Митя, маленький, остролицый, снова залег спать, а Саманин, томясь, сел на край нар рядом с ним.
– Старшина, на выход! – крикнул дневальный. Старшина проплыл в полумраке землянки, и по ярко освещенным ступенькам просверкали его сапоги.
– Старшина, – сказал властный голос снаружи. – Свободные люди есть?
– Свободных людей нет, – бодро ответил старшина, – рота находится в гарнизонном наряде. Один больной.
– А вчерашние дневальные? Старшина мгновение помедлил:
– Есть два человека.
– Немедленно в распоряжение начальника ОВС. Получат продукты сухим пайком и в Москву поедут.
– Есть! – сказал старшина и спросил: – Шинели им брать?
– Пусть возьмут, ночью холодно.
Старшина спустился по освещенным ступенькам.
– Саманин, Ополовников, в распоряжение начальника ОВС. Продукты получите сухим пайком. Взять шинеля. Старший – Саманин.
Они собрались у склада – восемь человек из разных рот. Дивизия переформировывалась – и меньшую ее часть составляли солдаты, которые были ее костяком, старые, свои, вместе повоевавшие. Их сразу можно было отличить и не только по медалям или нашивкам за ранения; на всех, кто уже побывал там, лежал какой-то отблеск, отсвет, отпечаток – как загар. А большинство было – как Саманин и Ополовников – из заволжского запасного полка, пополнение. Но Саманину уже хотелось тоже преодолеть нечто и походить на тех солдат, он уже осознавал, что без этого служба и все ее тяготы просто не имели смысла, и еще он предчувствовал, что будет это очень скоро.
У склада ОВС стоял– часовой из их роты, он обрадовался и удивился, увидав их, им это было приятно.
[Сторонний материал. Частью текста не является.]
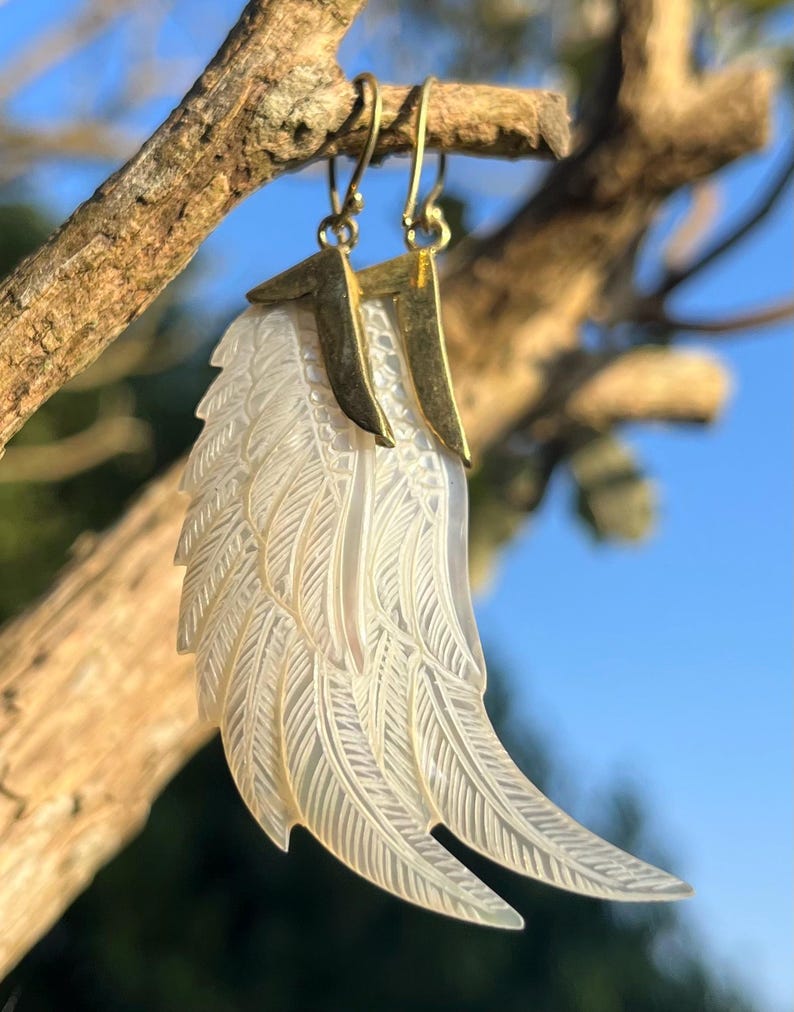 May include: A pair of earrings featuring a carved, iridescent wing design. The wings are white with detailed feather etching, suspended from gold-colored metal hooks. The earrings are displayed against a blurred background of a tree branch and blue sky.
Став цепочкой, они начали загружать крытые брезентом грузовые «форды» старым обмундированием, б/у, настолько уже обветшавшим от ползания в нем по земле, разрывов, бесчисленных стирок, что починить его было уже невозможно. Эти гимнастерки со смутными следами от гвардейских значков и реже – от орденов и медалей, эти шаровары с неуловимым присутствием по швам карманов махорочной пыли были уложены аккуратными пачками и передавались из рук в руки. От них слабо исходил приятный запах каленого, как от жареных семечек – воспоминание о дезокамерах, куда они закладывались не раз, пока их владельцы мылись в бане.
Однажды, весенним холодным днем Саманин загружал дезокамеры – «вошебойки» – и так намерзся, что не выдержал, открыл дверцу – погреть спину. Тепло оттуда шло не так сильно, как он ожидал, и он все глубже туда вжимался и наконец залез весь, одна голова осталась снаружи, – ребята испугались, а ему ничего, погрелся и только.